Effectively, Theocharous is arguing that she got elected as MEP not thanks to Disy’s support but in spite of it. She claims that behind the scenes the Disy establishment sought to undermine her candidacy all along, primarily because of her views on the Cyprus issue.
She further accused Neophytou and Disy’s leadership of employing “revanchist tactics” against her – an allusion to her having left Disy.
Mere months before the 2016 legislative elections, Theocharous launched a splinter party, Solidarity, in opposition to president Nicos Anastasiades’ approach to the Cyprus issue but did not give up her MEP seat despite no longer belonging to the party that had voted her in.
Neophytou accused Theocharous of a double standard:
“On the one hand she claims that seats belong to the parties, and on the other hand that Disy’s seat in the European Parliament belongs to her.”
He also brushed off Theocharous’ allegations that Disy was motivated by vengeance, pointing out that it was Disy who helped elect Solidarity member Demetris Syllouris as House president in 2016.

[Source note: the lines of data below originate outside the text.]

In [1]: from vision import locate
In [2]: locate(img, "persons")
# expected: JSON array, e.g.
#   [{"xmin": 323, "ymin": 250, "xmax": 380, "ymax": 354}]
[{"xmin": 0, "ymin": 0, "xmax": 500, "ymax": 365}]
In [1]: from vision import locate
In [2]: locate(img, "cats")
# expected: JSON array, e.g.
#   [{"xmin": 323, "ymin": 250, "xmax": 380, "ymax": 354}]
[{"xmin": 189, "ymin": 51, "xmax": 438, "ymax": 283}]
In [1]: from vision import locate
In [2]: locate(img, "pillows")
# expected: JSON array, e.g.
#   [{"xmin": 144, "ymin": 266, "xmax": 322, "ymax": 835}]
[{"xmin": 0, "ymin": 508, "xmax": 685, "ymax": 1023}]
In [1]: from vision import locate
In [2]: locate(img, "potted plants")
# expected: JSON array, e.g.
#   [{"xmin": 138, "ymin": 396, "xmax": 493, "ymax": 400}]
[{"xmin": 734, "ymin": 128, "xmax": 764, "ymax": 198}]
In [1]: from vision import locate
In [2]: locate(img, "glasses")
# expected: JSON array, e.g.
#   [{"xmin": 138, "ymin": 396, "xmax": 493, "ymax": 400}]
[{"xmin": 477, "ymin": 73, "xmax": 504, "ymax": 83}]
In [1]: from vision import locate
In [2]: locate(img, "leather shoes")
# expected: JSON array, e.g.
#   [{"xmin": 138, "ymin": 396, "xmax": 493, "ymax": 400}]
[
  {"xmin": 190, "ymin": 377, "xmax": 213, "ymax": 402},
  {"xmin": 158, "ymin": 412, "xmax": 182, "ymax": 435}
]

The spat concerns the vacated seat in the Cyprus parliament in the wake of the 2016 legislative elections, a result of Theocharous declining to be sworn in. Rather, she held onto her seat in the European Parliament.
The seat in the Cyprus parliament then went by default to Georgios Papadopoulos, Solidarity’s runner-up candidate.
The law however, does not allow a candidate – in this case Theocharous – to turn down a seat before being sworn in, which was why the runner-up’s swearing in was later declared null and void by a tribunal.
After the court ruled that Papadopoulos was not entitled to the seat, the Solidarity Party drafted a law, backed by most parties, allowing him to be sworn in again.
This law, however, was subsequently ruled unconstitutional by the supreme court.
As a result, a legal and political mess has emerged over what to do with the still-vacated seat.
Disy argues that a by-election should be held.